:: Vorgegebener Text ::

Mülheim. . Sie gefährden andere und sich selbst: Fahrradfahrer, die auf der falschen Seite fahren. Polizei und Stadt wollen dagegen vorgehen.

Wenn Radfahrer aus Bequemlichkeit auf der falschen Straßenseite fahren, kann die vermeintliche Abkürzung schnell böse enden: Autofahrer und auch andere Radler rechnen nicht mit Gegenverkehr. Drei solcher Fälle gab es im vergangenen Jahr allein an der Mühlenbergkreuzung nahe der Stadthalle. Die Polizei und auch der Fahrradbeauftragte Helmut Voss sprechen von einem Unfallschwerpunkt. Mit einer Kampagne gegen „Geisterradler“ wollen sie ab sofort zum Wechsel auf die sichere Seite bewegen.

Denn unabhängig davon, ob man die Fälle als viel oder wenig einschätzt, jeder vermeidbare Unfall ist einer zu viel – „uns geht es nicht um die Einhaltung der Straßenverkehrsordnung, sondern in erster Linie um die Sicherheit für Radler“, sagt Voss. Vier Schwerpunkte haben Polizei und Stadt bisher ausgemacht, an denen die Verlockung auf der falschen Seite zu fahren offenbar groß sind.

An der Stadthalle wird es unübersichtlich

Die Duisburger Straße ab Hochschule und auch Karlsruher Straße zählen dazu, der Kassenberg Richtung Saarn ab Heuweg, die Ruhrorter Straße – hier ist die Gefahr durch LKW besonders groß – und eben auch die Mühlenbergkreuzung, an der gut 60 000 Fahrzeuge kreuzen. Hier fahren Radler etwa von der Müga links Richtung Innenstadt weiter. An den Säulen der Stadthalle wird es jedoch gefährlich übersichtlich. 50 Plakate an diesen Stellen mit dem Hinweis „Stop“ und „Seite wechseln“ sollen auf das Problem aufmerksam machen. „Wenn Bürger weitere Problemstellen kennen, können sie uns informieren“, sagt Martin Woltering, Polizist und passionierter Pedalenstrampler.

:::

Aufgabe:
Ändere im Text über Geisterradler den Abschnitt, der mit „Denn unabhängig davon, ob“ beginnt und bis einschließlich „offenbar groß sind.“ reicht, indem du „Radler“ durch „Radfahrer“ ersetzt. Gib den geänderten Abschnitt vollständig wieder. Die Datensätze werden hierfür nicht benötigt.

:: Angezeigte Informationen ::

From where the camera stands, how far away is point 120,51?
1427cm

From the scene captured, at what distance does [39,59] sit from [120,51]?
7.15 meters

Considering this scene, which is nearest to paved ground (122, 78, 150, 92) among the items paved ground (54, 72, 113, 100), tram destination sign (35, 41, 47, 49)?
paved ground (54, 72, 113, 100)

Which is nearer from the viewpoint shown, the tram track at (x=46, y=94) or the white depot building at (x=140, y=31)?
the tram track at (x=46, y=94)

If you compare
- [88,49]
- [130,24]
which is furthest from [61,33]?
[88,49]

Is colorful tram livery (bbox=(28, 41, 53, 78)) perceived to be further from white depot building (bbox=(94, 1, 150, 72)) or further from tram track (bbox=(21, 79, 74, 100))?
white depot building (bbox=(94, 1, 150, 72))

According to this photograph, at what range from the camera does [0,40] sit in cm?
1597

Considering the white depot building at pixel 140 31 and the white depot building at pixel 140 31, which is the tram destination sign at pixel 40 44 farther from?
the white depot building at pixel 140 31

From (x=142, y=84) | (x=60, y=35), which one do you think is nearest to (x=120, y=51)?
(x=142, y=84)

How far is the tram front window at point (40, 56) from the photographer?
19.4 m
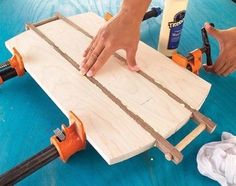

:::

Richtige Lösung:
Denn unabhängig davon, ob man die Fälle als viel oder wenig einschätzt, jeder vermeidbare Unfall ist einer zu viel – „uns geht es nicht um die Einhaltung der Straßenverkehrsordnung, sondern in erster Linie um die Sicherheit für Radfahrer“, sagt Voss. Vier Schwerpunkte haben Polizei und Stadt bisher ausgemacht, an denen die Verlockung auf der falschen Seite zu fahren offenbar groß sind.